Speaking to challenges, Scott meets them all beautifully. Wonderful intonation, phrasing, great music making. Besides the unusual Mozart arrangements and little known works, the CD concludes with the Mozart Quintet K. 407. A wonderful performance by Scott and the period-instrument ensemble Ironwood.

The other CD is titled Songs of Love, War, and Melancholy, the operatic fantasias of Jacques-François Gallay. Gallay is best known to horn players today for his etudes and unmeasured preludes, but he composed and arranged a great deal of music for a variety of ensembles. This recording features full fantasias on themes of operas (mostly Donizetti and Bellini) performed by horn and piano, and also three shorter numbers with soprano. A great recording that will be perfect for anyone to reference who is thinking of performing one of these fantasias today, but also just great background listening music as well.

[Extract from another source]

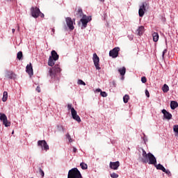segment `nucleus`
Segmentation results:
<instances>
[{"instance_id": "4468645a", "label": "nucleus", "mask_w": 178, "mask_h": 178, "mask_svg": "<svg viewBox=\"0 0 178 178\" xmlns=\"http://www.w3.org/2000/svg\"><path fill=\"white\" fill-rule=\"evenodd\" d=\"M161 112L163 114L165 119H166L167 120H170V119H172V113L168 112V111L165 109H163Z\"/></svg>"}, {"instance_id": "9b49d317", "label": "nucleus", "mask_w": 178, "mask_h": 178, "mask_svg": "<svg viewBox=\"0 0 178 178\" xmlns=\"http://www.w3.org/2000/svg\"><path fill=\"white\" fill-rule=\"evenodd\" d=\"M91 20L90 17H87V15H83L82 19H81V22L82 23V26L83 29H86L87 27V24L88 22Z\"/></svg>"}, {"instance_id": "a211bd4d", "label": "nucleus", "mask_w": 178, "mask_h": 178, "mask_svg": "<svg viewBox=\"0 0 178 178\" xmlns=\"http://www.w3.org/2000/svg\"><path fill=\"white\" fill-rule=\"evenodd\" d=\"M118 72L122 76H124V74H126V67H123L122 68H120L118 70ZM122 79H123V77H122Z\"/></svg>"}, {"instance_id": "aec40b11", "label": "nucleus", "mask_w": 178, "mask_h": 178, "mask_svg": "<svg viewBox=\"0 0 178 178\" xmlns=\"http://www.w3.org/2000/svg\"><path fill=\"white\" fill-rule=\"evenodd\" d=\"M156 168L157 169V170H162V172L165 171V167H163L162 165V164L159 163L158 165H155Z\"/></svg>"}, {"instance_id": "a878e982", "label": "nucleus", "mask_w": 178, "mask_h": 178, "mask_svg": "<svg viewBox=\"0 0 178 178\" xmlns=\"http://www.w3.org/2000/svg\"><path fill=\"white\" fill-rule=\"evenodd\" d=\"M129 99H130V97L128 95H125L123 97V102L124 104H127L129 102Z\"/></svg>"}, {"instance_id": "79ce46f5", "label": "nucleus", "mask_w": 178, "mask_h": 178, "mask_svg": "<svg viewBox=\"0 0 178 178\" xmlns=\"http://www.w3.org/2000/svg\"><path fill=\"white\" fill-rule=\"evenodd\" d=\"M36 91H37L38 92H41V88H40V86H38V87L36 88Z\"/></svg>"}, {"instance_id": "f8f14e48", "label": "nucleus", "mask_w": 178, "mask_h": 178, "mask_svg": "<svg viewBox=\"0 0 178 178\" xmlns=\"http://www.w3.org/2000/svg\"><path fill=\"white\" fill-rule=\"evenodd\" d=\"M71 114L74 120H76V122H78V123H80V122H81L80 116L77 115V111L74 108H72Z\"/></svg>"}, {"instance_id": "1a4fd4ad", "label": "nucleus", "mask_w": 178, "mask_h": 178, "mask_svg": "<svg viewBox=\"0 0 178 178\" xmlns=\"http://www.w3.org/2000/svg\"><path fill=\"white\" fill-rule=\"evenodd\" d=\"M92 60L97 70H101V67H99V57H98L97 53L93 54Z\"/></svg>"}, {"instance_id": "ea45409f", "label": "nucleus", "mask_w": 178, "mask_h": 178, "mask_svg": "<svg viewBox=\"0 0 178 178\" xmlns=\"http://www.w3.org/2000/svg\"><path fill=\"white\" fill-rule=\"evenodd\" d=\"M145 95L146 97H147V98H149V92L148 91V90H145Z\"/></svg>"}, {"instance_id": "6e6552de", "label": "nucleus", "mask_w": 178, "mask_h": 178, "mask_svg": "<svg viewBox=\"0 0 178 178\" xmlns=\"http://www.w3.org/2000/svg\"><path fill=\"white\" fill-rule=\"evenodd\" d=\"M120 51V47H115L114 49H113L112 50H111L109 51V56H111V58H118V56H119V51Z\"/></svg>"}, {"instance_id": "7c9ffc66", "label": "nucleus", "mask_w": 178, "mask_h": 178, "mask_svg": "<svg viewBox=\"0 0 178 178\" xmlns=\"http://www.w3.org/2000/svg\"><path fill=\"white\" fill-rule=\"evenodd\" d=\"M163 172H164V173H165L168 176H172V173L170 172V171L169 170H166V168H165V170Z\"/></svg>"}, {"instance_id": "c9c22d12", "label": "nucleus", "mask_w": 178, "mask_h": 178, "mask_svg": "<svg viewBox=\"0 0 178 178\" xmlns=\"http://www.w3.org/2000/svg\"><path fill=\"white\" fill-rule=\"evenodd\" d=\"M67 138L69 140V143H73V140L72 139L70 135H67Z\"/></svg>"}, {"instance_id": "c85d7f7f", "label": "nucleus", "mask_w": 178, "mask_h": 178, "mask_svg": "<svg viewBox=\"0 0 178 178\" xmlns=\"http://www.w3.org/2000/svg\"><path fill=\"white\" fill-rule=\"evenodd\" d=\"M111 177H112V178H118V177H119V175H118L115 172H113V173L111 174Z\"/></svg>"}, {"instance_id": "4c0bfd02", "label": "nucleus", "mask_w": 178, "mask_h": 178, "mask_svg": "<svg viewBox=\"0 0 178 178\" xmlns=\"http://www.w3.org/2000/svg\"><path fill=\"white\" fill-rule=\"evenodd\" d=\"M58 130L62 133V131H63V127L61 125L58 126Z\"/></svg>"}, {"instance_id": "a19ab883", "label": "nucleus", "mask_w": 178, "mask_h": 178, "mask_svg": "<svg viewBox=\"0 0 178 178\" xmlns=\"http://www.w3.org/2000/svg\"><path fill=\"white\" fill-rule=\"evenodd\" d=\"M142 138L143 139V141H145V143L146 141H148V140L147 139V136H145V135H143V137L142 136Z\"/></svg>"}, {"instance_id": "4be33fe9", "label": "nucleus", "mask_w": 178, "mask_h": 178, "mask_svg": "<svg viewBox=\"0 0 178 178\" xmlns=\"http://www.w3.org/2000/svg\"><path fill=\"white\" fill-rule=\"evenodd\" d=\"M148 8V3L147 2H143L139 9H143V10H146V8Z\"/></svg>"}, {"instance_id": "2eb2a0df", "label": "nucleus", "mask_w": 178, "mask_h": 178, "mask_svg": "<svg viewBox=\"0 0 178 178\" xmlns=\"http://www.w3.org/2000/svg\"><path fill=\"white\" fill-rule=\"evenodd\" d=\"M26 72L29 76H33L34 74V72H33V65H31V63L26 65Z\"/></svg>"}, {"instance_id": "412c9836", "label": "nucleus", "mask_w": 178, "mask_h": 178, "mask_svg": "<svg viewBox=\"0 0 178 178\" xmlns=\"http://www.w3.org/2000/svg\"><path fill=\"white\" fill-rule=\"evenodd\" d=\"M2 101L3 102H6V101H8V92H3Z\"/></svg>"}, {"instance_id": "cd10ccee", "label": "nucleus", "mask_w": 178, "mask_h": 178, "mask_svg": "<svg viewBox=\"0 0 178 178\" xmlns=\"http://www.w3.org/2000/svg\"><path fill=\"white\" fill-rule=\"evenodd\" d=\"M22 58H23V52L19 51L17 54V59L22 60Z\"/></svg>"}, {"instance_id": "f704fd0d", "label": "nucleus", "mask_w": 178, "mask_h": 178, "mask_svg": "<svg viewBox=\"0 0 178 178\" xmlns=\"http://www.w3.org/2000/svg\"><path fill=\"white\" fill-rule=\"evenodd\" d=\"M141 81H142V83H147V77L143 76V77L141 78Z\"/></svg>"}, {"instance_id": "2f4dec72", "label": "nucleus", "mask_w": 178, "mask_h": 178, "mask_svg": "<svg viewBox=\"0 0 178 178\" xmlns=\"http://www.w3.org/2000/svg\"><path fill=\"white\" fill-rule=\"evenodd\" d=\"M78 84H79L80 86H86V82H83V80L79 79L78 80Z\"/></svg>"}, {"instance_id": "9d476101", "label": "nucleus", "mask_w": 178, "mask_h": 178, "mask_svg": "<svg viewBox=\"0 0 178 178\" xmlns=\"http://www.w3.org/2000/svg\"><path fill=\"white\" fill-rule=\"evenodd\" d=\"M76 19H72V17H67L65 18V22L67 23V27L70 30H74V26H73V21L75 22Z\"/></svg>"}, {"instance_id": "09e8293b", "label": "nucleus", "mask_w": 178, "mask_h": 178, "mask_svg": "<svg viewBox=\"0 0 178 178\" xmlns=\"http://www.w3.org/2000/svg\"><path fill=\"white\" fill-rule=\"evenodd\" d=\"M100 1V2H104L105 1V0H99Z\"/></svg>"}, {"instance_id": "dca6fc26", "label": "nucleus", "mask_w": 178, "mask_h": 178, "mask_svg": "<svg viewBox=\"0 0 178 178\" xmlns=\"http://www.w3.org/2000/svg\"><path fill=\"white\" fill-rule=\"evenodd\" d=\"M144 31H145L144 26H140L136 31V34H137V35H143V34H144Z\"/></svg>"}, {"instance_id": "8fccbe9b", "label": "nucleus", "mask_w": 178, "mask_h": 178, "mask_svg": "<svg viewBox=\"0 0 178 178\" xmlns=\"http://www.w3.org/2000/svg\"><path fill=\"white\" fill-rule=\"evenodd\" d=\"M19 30H20V26H18L17 31H19Z\"/></svg>"}, {"instance_id": "b1692460", "label": "nucleus", "mask_w": 178, "mask_h": 178, "mask_svg": "<svg viewBox=\"0 0 178 178\" xmlns=\"http://www.w3.org/2000/svg\"><path fill=\"white\" fill-rule=\"evenodd\" d=\"M76 16H78V17H83V16H84V15H83V10L81 8L78 9Z\"/></svg>"}, {"instance_id": "393cba45", "label": "nucleus", "mask_w": 178, "mask_h": 178, "mask_svg": "<svg viewBox=\"0 0 178 178\" xmlns=\"http://www.w3.org/2000/svg\"><path fill=\"white\" fill-rule=\"evenodd\" d=\"M163 92H168L169 91V86L166 84H164L162 87Z\"/></svg>"}, {"instance_id": "bb28decb", "label": "nucleus", "mask_w": 178, "mask_h": 178, "mask_svg": "<svg viewBox=\"0 0 178 178\" xmlns=\"http://www.w3.org/2000/svg\"><path fill=\"white\" fill-rule=\"evenodd\" d=\"M80 166H81V169H83V170H86V169H88V165H87V164L86 163H81Z\"/></svg>"}, {"instance_id": "6ab92c4d", "label": "nucleus", "mask_w": 178, "mask_h": 178, "mask_svg": "<svg viewBox=\"0 0 178 178\" xmlns=\"http://www.w3.org/2000/svg\"><path fill=\"white\" fill-rule=\"evenodd\" d=\"M178 106V104L177 102H175V101H172L171 103H170V108L171 109H173L175 110V108H177Z\"/></svg>"}, {"instance_id": "c03bdc74", "label": "nucleus", "mask_w": 178, "mask_h": 178, "mask_svg": "<svg viewBox=\"0 0 178 178\" xmlns=\"http://www.w3.org/2000/svg\"><path fill=\"white\" fill-rule=\"evenodd\" d=\"M73 152H77V149L73 147Z\"/></svg>"}, {"instance_id": "de8ad7c7", "label": "nucleus", "mask_w": 178, "mask_h": 178, "mask_svg": "<svg viewBox=\"0 0 178 178\" xmlns=\"http://www.w3.org/2000/svg\"><path fill=\"white\" fill-rule=\"evenodd\" d=\"M12 31H13V33H15V31H16V29H12Z\"/></svg>"}, {"instance_id": "58836bf2", "label": "nucleus", "mask_w": 178, "mask_h": 178, "mask_svg": "<svg viewBox=\"0 0 178 178\" xmlns=\"http://www.w3.org/2000/svg\"><path fill=\"white\" fill-rule=\"evenodd\" d=\"M168 53V49H164L163 51V54H162V57H163V58H165V54H167Z\"/></svg>"}, {"instance_id": "a18cd8bd", "label": "nucleus", "mask_w": 178, "mask_h": 178, "mask_svg": "<svg viewBox=\"0 0 178 178\" xmlns=\"http://www.w3.org/2000/svg\"><path fill=\"white\" fill-rule=\"evenodd\" d=\"M51 31H52V35H54V34H55V29H51Z\"/></svg>"}, {"instance_id": "49530a36", "label": "nucleus", "mask_w": 178, "mask_h": 178, "mask_svg": "<svg viewBox=\"0 0 178 178\" xmlns=\"http://www.w3.org/2000/svg\"><path fill=\"white\" fill-rule=\"evenodd\" d=\"M96 91H97V92H102V90L101 89H99V88L97 89Z\"/></svg>"}, {"instance_id": "5701e85b", "label": "nucleus", "mask_w": 178, "mask_h": 178, "mask_svg": "<svg viewBox=\"0 0 178 178\" xmlns=\"http://www.w3.org/2000/svg\"><path fill=\"white\" fill-rule=\"evenodd\" d=\"M138 15L140 17H143V16L145 15V10H143V8H139Z\"/></svg>"}, {"instance_id": "473e14b6", "label": "nucleus", "mask_w": 178, "mask_h": 178, "mask_svg": "<svg viewBox=\"0 0 178 178\" xmlns=\"http://www.w3.org/2000/svg\"><path fill=\"white\" fill-rule=\"evenodd\" d=\"M39 172H40V176H42V177H44V176H45V173H44V170H42V169L40 168Z\"/></svg>"}, {"instance_id": "37998d69", "label": "nucleus", "mask_w": 178, "mask_h": 178, "mask_svg": "<svg viewBox=\"0 0 178 178\" xmlns=\"http://www.w3.org/2000/svg\"><path fill=\"white\" fill-rule=\"evenodd\" d=\"M39 16H40L42 18L45 17V15H44V13H41V11H40V13L39 14Z\"/></svg>"}, {"instance_id": "f03ea898", "label": "nucleus", "mask_w": 178, "mask_h": 178, "mask_svg": "<svg viewBox=\"0 0 178 178\" xmlns=\"http://www.w3.org/2000/svg\"><path fill=\"white\" fill-rule=\"evenodd\" d=\"M67 178H83V176L77 168H74L69 170Z\"/></svg>"}, {"instance_id": "3c124183", "label": "nucleus", "mask_w": 178, "mask_h": 178, "mask_svg": "<svg viewBox=\"0 0 178 178\" xmlns=\"http://www.w3.org/2000/svg\"><path fill=\"white\" fill-rule=\"evenodd\" d=\"M15 134V131H13V132L11 133V134Z\"/></svg>"}, {"instance_id": "e433bc0d", "label": "nucleus", "mask_w": 178, "mask_h": 178, "mask_svg": "<svg viewBox=\"0 0 178 178\" xmlns=\"http://www.w3.org/2000/svg\"><path fill=\"white\" fill-rule=\"evenodd\" d=\"M67 109L68 111L71 110V113H72V109H74V108L72 107V104H67Z\"/></svg>"}, {"instance_id": "423d86ee", "label": "nucleus", "mask_w": 178, "mask_h": 178, "mask_svg": "<svg viewBox=\"0 0 178 178\" xmlns=\"http://www.w3.org/2000/svg\"><path fill=\"white\" fill-rule=\"evenodd\" d=\"M31 16L35 19H37L40 17V10L38 7H31Z\"/></svg>"}, {"instance_id": "c756f323", "label": "nucleus", "mask_w": 178, "mask_h": 178, "mask_svg": "<svg viewBox=\"0 0 178 178\" xmlns=\"http://www.w3.org/2000/svg\"><path fill=\"white\" fill-rule=\"evenodd\" d=\"M173 130L175 133H177V134H178V124L173 126Z\"/></svg>"}, {"instance_id": "ddd939ff", "label": "nucleus", "mask_w": 178, "mask_h": 178, "mask_svg": "<svg viewBox=\"0 0 178 178\" xmlns=\"http://www.w3.org/2000/svg\"><path fill=\"white\" fill-rule=\"evenodd\" d=\"M120 166V163L119 161H115V162L111 161L109 164L110 169H113V170H118Z\"/></svg>"}, {"instance_id": "f3484780", "label": "nucleus", "mask_w": 178, "mask_h": 178, "mask_svg": "<svg viewBox=\"0 0 178 178\" xmlns=\"http://www.w3.org/2000/svg\"><path fill=\"white\" fill-rule=\"evenodd\" d=\"M152 38H153V41L154 42H158V40H159V34L156 32H154L152 33Z\"/></svg>"}, {"instance_id": "20e7f679", "label": "nucleus", "mask_w": 178, "mask_h": 178, "mask_svg": "<svg viewBox=\"0 0 178 178\" xmlns=\"http://www.w3.org/2000/svg\"><path fill=\"white\" fill-rule=\"evenodd\" d=\"M61 70L59 65H56L54 67L49 68V76H50L51 79H54L56 76V73H59Z\"/></svg>"}, {"instance_id": "39448f33", "label": "nucleus", "mask_w": 178, "mask_h": 178, "mask_svg": "<svg viewBox=\"0 0 178 178\" xmlns=\"http://www.w3.org/2000/svg\"><path fill=\"white\" fill-rule=\"evenodd\" d=\"M0 120L3 122V124L5 125V127H10V122L8 120V117L3 113H0Z\"/></svg>"}, {"instance_id": "7ed1b4c3", "label": "nucleus", "mask_w": 178, "mask_h": 178, "mask_svg": "<svg viewBox=\"0 0 178 178\" xmlns=\"http://www.w3.org/2000/svg\"><path fill=\"white\" fill-rule=\"evenodd\" d=\"M59 59V55H58V53H56V51L52 50L51 51V56H49V60H48V65L54 66L55 65V62Z\"/></svg>"}, {"instance_id": "0eeeda50", "label": "nucleus", "mask_w": 178, "mask_h": 178, "mask_svg": "<svg viewBox=\"0 0 178 178\" xmlns=\"http://www.w3.org/2000/svg\"><path fill=\"white\" fill-rule=\"evenodd\" d=\"M38 147H40L44 151H48L49 149V145H48V143H47V141L45 140H38Z\"/></svg>"}, {"instance_id": "f257e3e1", "label": "nucleus", "mask_w": 178, "mask_h": 178, "mask_svg": "<svg viewBox=\"0 0 178 178\" xmlns=\"http://www.w3.org/2000/svg\"><path fill=\"white\" fill-rule=\"evenodd\" d=\"M142 162L143 163H148L149 165H156V158H155V156L152 154V153L149 152L147 154V152L144 150V149H142Z\"/></svg>"}, {"instance_id": "72a5a7b5", "label": "nucleus", "mask_w": 178, "mask_h": 178, "mask_svg": "<svg viewBox=\"0 0 178 178\" xmlns=\"http://www.w3.org/2000/svg\"><path fill=\"white\" fill-rule=\"evenodd\" d=\"M100 95H102L104 98H105L106 97H108V94L106 92H103V91L100 92Z\"/></svg>"}]
</instances>
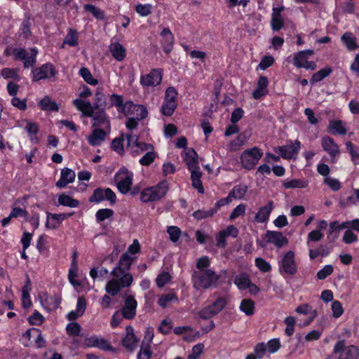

The most familiar sounding number to me was the first selection from L’Elisir d’amore but I would be lying if I said I really recognized anything in this CD. A lot of melodies sounded familiar of course, but mostly falsely so, more like generic opera melodies — but that said, this music should be performed more, I believe it will be effective recital fare.

Horn players with an interest in opera or Gallay certainly will want to obtain this CD. The Amazon listing for Songs of Love, War, and Melancholy is here. Curiously, Mozart: Stolen Beauties does not seem as of this writing to be on Amazon, but a search will quickly lead you to other sources for purchase.